BY ANDY GIANNIOTIS
SYDNEY — Paint company Mirotone has extended the lockout of its Queensland and NSW work force for another fortnight in an increasingly bitter campaign to break the 35-hour week and force workers out of the union and onto individual employment contracts.
Mirotone hopes to get about 40 workers in Revesby, NSW and Wacol, Queensland, to work longer hours in an attempt to get a competitive advantage in the paint industry.
Liquor, Hospitality and Miscellaneous Workers Union paint delegate Ken Phillips told the NSW Labor Council this week of the company's systematic campaign to push workers onto staff contracts after the union members had refused to accept a dilution of their 35-hour working week.
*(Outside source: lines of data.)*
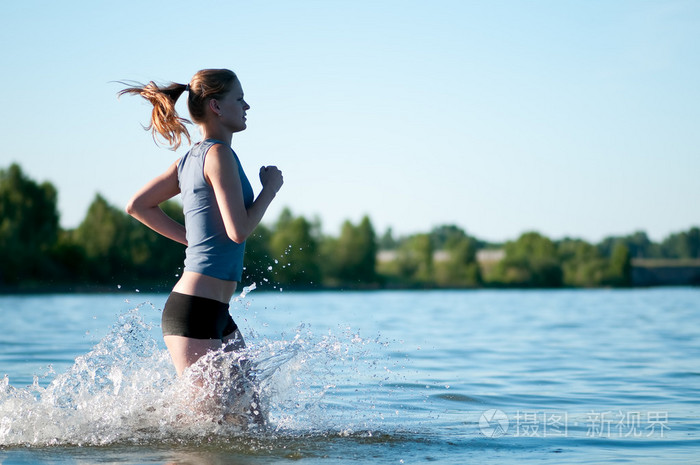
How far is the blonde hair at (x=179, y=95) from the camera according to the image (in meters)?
4.46

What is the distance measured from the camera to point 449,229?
19425 centimetres

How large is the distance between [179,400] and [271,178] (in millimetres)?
A: 1384

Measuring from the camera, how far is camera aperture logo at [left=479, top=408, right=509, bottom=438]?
574 cm

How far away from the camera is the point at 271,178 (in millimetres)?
4500

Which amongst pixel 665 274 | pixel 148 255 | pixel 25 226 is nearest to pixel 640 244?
pixel 665 274

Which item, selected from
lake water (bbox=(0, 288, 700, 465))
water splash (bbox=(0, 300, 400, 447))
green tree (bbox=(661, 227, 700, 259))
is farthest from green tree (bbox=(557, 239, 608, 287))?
water splash (bbox=(0, 300, 400, 447))

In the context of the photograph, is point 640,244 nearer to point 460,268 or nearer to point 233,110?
point 460,268

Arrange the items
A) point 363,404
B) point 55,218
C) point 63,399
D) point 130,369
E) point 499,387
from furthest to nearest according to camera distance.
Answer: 1. point 55,218
2. point 499,387
3. point 363,404
4. point 130,369
5. point 63,399

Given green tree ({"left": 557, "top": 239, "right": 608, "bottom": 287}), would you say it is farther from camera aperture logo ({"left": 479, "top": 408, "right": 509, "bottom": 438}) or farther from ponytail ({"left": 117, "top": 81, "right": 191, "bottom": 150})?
ponytail ({"left": 117, "top": 81, "right": 191, "bottom": 150})

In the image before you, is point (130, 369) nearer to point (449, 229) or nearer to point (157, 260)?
point (157, 260)

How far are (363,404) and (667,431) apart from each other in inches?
99.1

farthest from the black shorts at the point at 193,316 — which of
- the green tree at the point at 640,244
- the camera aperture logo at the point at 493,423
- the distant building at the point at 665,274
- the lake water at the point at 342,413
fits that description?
the green tree at the point at 640,244

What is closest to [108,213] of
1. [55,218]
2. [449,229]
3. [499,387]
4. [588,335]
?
[55,218]

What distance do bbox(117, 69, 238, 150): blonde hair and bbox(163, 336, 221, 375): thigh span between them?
1.18 meters
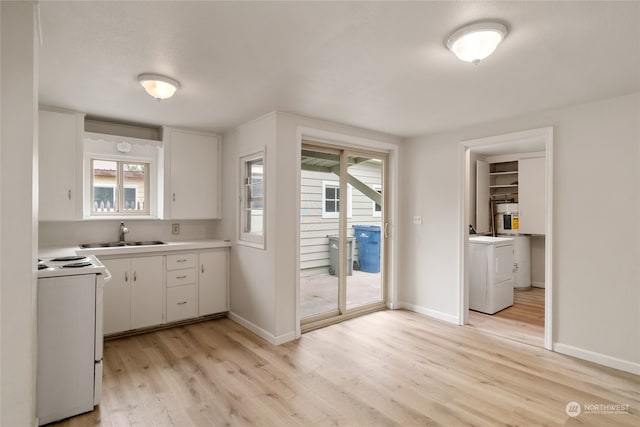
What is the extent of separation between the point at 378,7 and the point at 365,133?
2537 mm

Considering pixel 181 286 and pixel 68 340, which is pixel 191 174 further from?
pixel 68 340

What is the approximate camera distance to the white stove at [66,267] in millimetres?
2212

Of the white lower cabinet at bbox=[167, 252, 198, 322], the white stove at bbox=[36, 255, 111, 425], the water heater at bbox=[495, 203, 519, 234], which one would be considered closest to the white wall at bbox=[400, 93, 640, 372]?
the water heater at bbox=[495, 203, 519, 234]

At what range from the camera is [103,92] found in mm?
2871

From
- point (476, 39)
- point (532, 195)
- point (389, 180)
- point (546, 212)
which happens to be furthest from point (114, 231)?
point (532, 195)

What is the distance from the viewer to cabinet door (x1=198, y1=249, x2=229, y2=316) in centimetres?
410

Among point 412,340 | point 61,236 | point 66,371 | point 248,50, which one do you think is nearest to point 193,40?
point 248,50

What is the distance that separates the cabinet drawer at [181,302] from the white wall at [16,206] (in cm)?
221

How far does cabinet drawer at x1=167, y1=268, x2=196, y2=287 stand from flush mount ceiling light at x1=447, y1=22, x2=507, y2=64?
351 centimetres

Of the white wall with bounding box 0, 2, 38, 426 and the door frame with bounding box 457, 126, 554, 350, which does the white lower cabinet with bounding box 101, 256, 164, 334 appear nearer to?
the white wall with bounding box 0, 2, 38, 426

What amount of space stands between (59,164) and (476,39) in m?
3.84

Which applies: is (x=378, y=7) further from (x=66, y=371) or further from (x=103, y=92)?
(x=66, y=371)

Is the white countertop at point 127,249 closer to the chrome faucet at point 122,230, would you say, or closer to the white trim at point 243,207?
the white trim at point 243,207

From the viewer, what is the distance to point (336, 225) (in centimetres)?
419
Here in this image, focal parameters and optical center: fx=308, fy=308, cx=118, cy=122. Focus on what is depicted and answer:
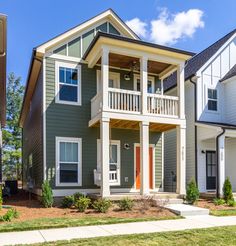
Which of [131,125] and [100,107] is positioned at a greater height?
[100,107]

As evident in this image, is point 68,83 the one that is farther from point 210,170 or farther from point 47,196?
point 210,170

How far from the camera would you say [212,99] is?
54.5ft

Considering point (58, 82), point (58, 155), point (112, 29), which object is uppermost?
point (112, 29)

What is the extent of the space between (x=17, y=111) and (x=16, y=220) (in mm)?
26293

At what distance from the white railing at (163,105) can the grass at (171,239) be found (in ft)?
20.8

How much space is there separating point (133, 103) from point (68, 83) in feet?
9.87

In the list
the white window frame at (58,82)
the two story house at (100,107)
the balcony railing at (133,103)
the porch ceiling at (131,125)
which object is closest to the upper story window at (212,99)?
the two story house at (100,107)

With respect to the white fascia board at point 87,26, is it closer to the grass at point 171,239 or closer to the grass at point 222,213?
the grass at point 222,213

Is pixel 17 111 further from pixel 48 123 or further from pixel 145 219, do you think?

Phillips said that, after workers were given the option of a contract or redundancy in person, the company couriered individual contracts to family homes, where they were received by spouses while the workers themselves were protesting outside the Wacol and Revesby plants.
More than 500 LHMU paint industry members have condemned Mirotone's tactics of attempting to starve its work force into submission through extended lockouts. Meeting at the University of Western Sydney Milperra campus, an industry-wide mass meeting voted to contribute $20 a week to a hardship and educational fund to help see the lockout through.
The LHMU's assistant national secretary, Cheryl Hyde, believes that companies are being "incited" to break down workers' solidarity by federal industrial relations legislation.
"Mirotone has never been a site where we have had huge disputes but the company seems to have imbibed the Reith rhetoric, adopted the Reith tactics, and decided to declare war on its workers", said Hyde, referring to former workplace relations minister Peter Reith, who masterminded the new laws.